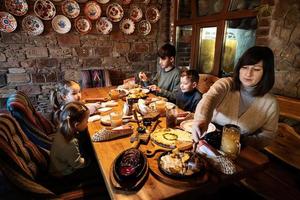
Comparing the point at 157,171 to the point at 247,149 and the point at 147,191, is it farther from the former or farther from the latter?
the point at 247,149

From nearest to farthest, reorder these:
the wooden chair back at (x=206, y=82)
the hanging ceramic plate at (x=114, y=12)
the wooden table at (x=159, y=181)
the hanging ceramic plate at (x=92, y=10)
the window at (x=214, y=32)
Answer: the wooden table at (x=159, y=181)
the window at (x=214, y=32)
the wooden chair back at (x=206, y=82)
the hanging ceramic plate at (x=92, y=10)
the hanging ceramic plate at (x=114, y=12)

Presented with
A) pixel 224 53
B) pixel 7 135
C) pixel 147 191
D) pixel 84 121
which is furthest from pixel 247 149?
pixel 224 53

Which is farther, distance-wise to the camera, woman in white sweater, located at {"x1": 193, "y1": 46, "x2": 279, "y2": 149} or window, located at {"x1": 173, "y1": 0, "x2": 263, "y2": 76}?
window, located at {"x1": 173, "y1": 0, "x2": 263, "y2": 76}

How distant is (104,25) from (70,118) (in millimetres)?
2497

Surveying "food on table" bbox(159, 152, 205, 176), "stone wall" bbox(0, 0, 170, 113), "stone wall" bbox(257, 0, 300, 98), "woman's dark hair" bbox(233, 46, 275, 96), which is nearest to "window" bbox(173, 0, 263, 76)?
"stone wall" bbox(257, 0, 300, 98)

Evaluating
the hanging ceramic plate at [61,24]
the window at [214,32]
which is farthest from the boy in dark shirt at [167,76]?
the hanging ceramic plate at [61,24]

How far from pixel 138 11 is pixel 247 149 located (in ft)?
10.1

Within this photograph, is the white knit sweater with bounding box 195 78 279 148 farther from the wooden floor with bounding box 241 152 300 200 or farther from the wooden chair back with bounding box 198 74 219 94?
the wooden chair back with bounding box 198 74 219 94

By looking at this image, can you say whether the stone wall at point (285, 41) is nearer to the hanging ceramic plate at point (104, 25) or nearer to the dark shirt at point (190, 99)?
the dark shirt at point (190, 99)

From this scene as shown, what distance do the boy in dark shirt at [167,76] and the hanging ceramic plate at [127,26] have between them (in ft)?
4.30

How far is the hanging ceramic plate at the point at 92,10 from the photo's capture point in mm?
3133

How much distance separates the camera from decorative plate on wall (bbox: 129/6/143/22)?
11.2 ft

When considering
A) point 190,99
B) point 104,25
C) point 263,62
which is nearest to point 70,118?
point 190,99

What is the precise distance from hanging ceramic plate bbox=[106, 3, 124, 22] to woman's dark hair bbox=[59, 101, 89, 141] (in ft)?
8.04
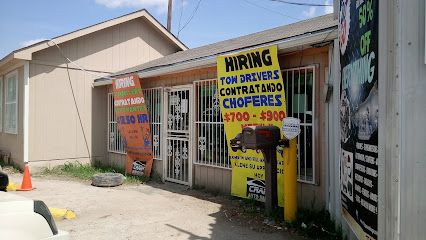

| WORK TO DO |
Please render every line of the records above as a numbered list, leaving out blank lines and the pictures.

| TASK RESULT |
1. Comparing the point at 157,171 to the point at 247,149 and the point at 147,191, is it farther from the former or farther from the latter?
2. the point at 247,149
3. From nearest to farthest, reorder these:
4. the wooden chair back at (x=206, y=82)
5. the hanging ceramic plate at (x=114, y=12)
6. the wooden table at (x=159, y=181)
7. the hanging ceramic plate at (x=92, y=10)
8. the window at (x=214, y=32)
9. Answer: the wooden table at (x=159, y=181)
10. the window at (x=214, y=32)
11. the wooden chair back at (x=206, y=82)
12. the hanging ceramic plate at (x=92, y=10)
13. the hanging ceramic plate at (x=114, y=12)
14. Presented with
15. A) pixel 224 53
16. B) pixel 7 135
17. C) pixel 147 191
18. D) pixel 84 121
19. which is furthest from pixel 247 149?
20. pixel 224 53
21. Which is farther, distance-wise to the camera, woman in white sweater, located at {"x1": 193, "y1": 46, "x2": 279, "y2": 149} or window, located at {"x1": 173, "y1": 0, "x2": 263, "y2": 76}?
22. window, located at {"x1": 173, "y1": 0, "x2": 263, "y2": 76}
23. How distant is (104,25) from (70,118) (in millimetres)?
24. 2497
25. Surveying "food on table" bbox(159, 152, 205, 176), "stone wall" bbox(0, 0, 170, 113), "stone wall" bbox(257, 0, 300, 98), "woman's dark hair" bbox(233, 46, 275, 96), which is nearest to "window" bbox(173, 0, 263, 76)?
26. "stone wall" bbox(257, 0, 300, 98)
27. Evaluating
28. the hanging ceramic plate at [61,24]
29. the window at [214,32]
30. which is farthest from the boy in dark shirt at [167,76]?
31. the hanging ceramic plate at [61,24]
32. How far from pixel 138 11 is pixel 247 149 located (in ft)?
33. 10.1
34. Within this photograph, is the white knit sweater with bounding box 195 78 279 148 farther from the wooden floor with bounding box 241 152 300 200 or farther from the wooden chair back with bounding box 198 74 219 94?
35. the wooden chair back with bounding box 198 74 219 94
36. By looking at this image, can you say whether the stone wall at point (285, 41) is nearer to the hanging ceramic plate at point (104, 25) or nearer to the dark shirt at point (190, 99)?
37. the dark shirt at point (190, 99)
38. From this scene as shown, what distance do the boy in dark shirt at [167,76] and the hanging ceramic plate at [127,26] have between them (in ft)?
39. 4.30
40. How far is the hanging ceramic plate at the point at 92,10 from the photo's capture point in mm?
41. 3133
42. How much distance separates the camera from decorative plate on wall (bbox: 129/6/143/22)?
43. 11.2 ft
44. When considering
45. A) point 190,99
46. B) point 104,25
47. C) point 263,62
48. which is nearest to point 70,118?
49. point 190,99
50. What is the precise distance from hanging ceramic plate bbox=[106, 3, 124, 22] to woman's dark hair bbox=[59, 101, 89, 141] (in ft)?
51. 8.04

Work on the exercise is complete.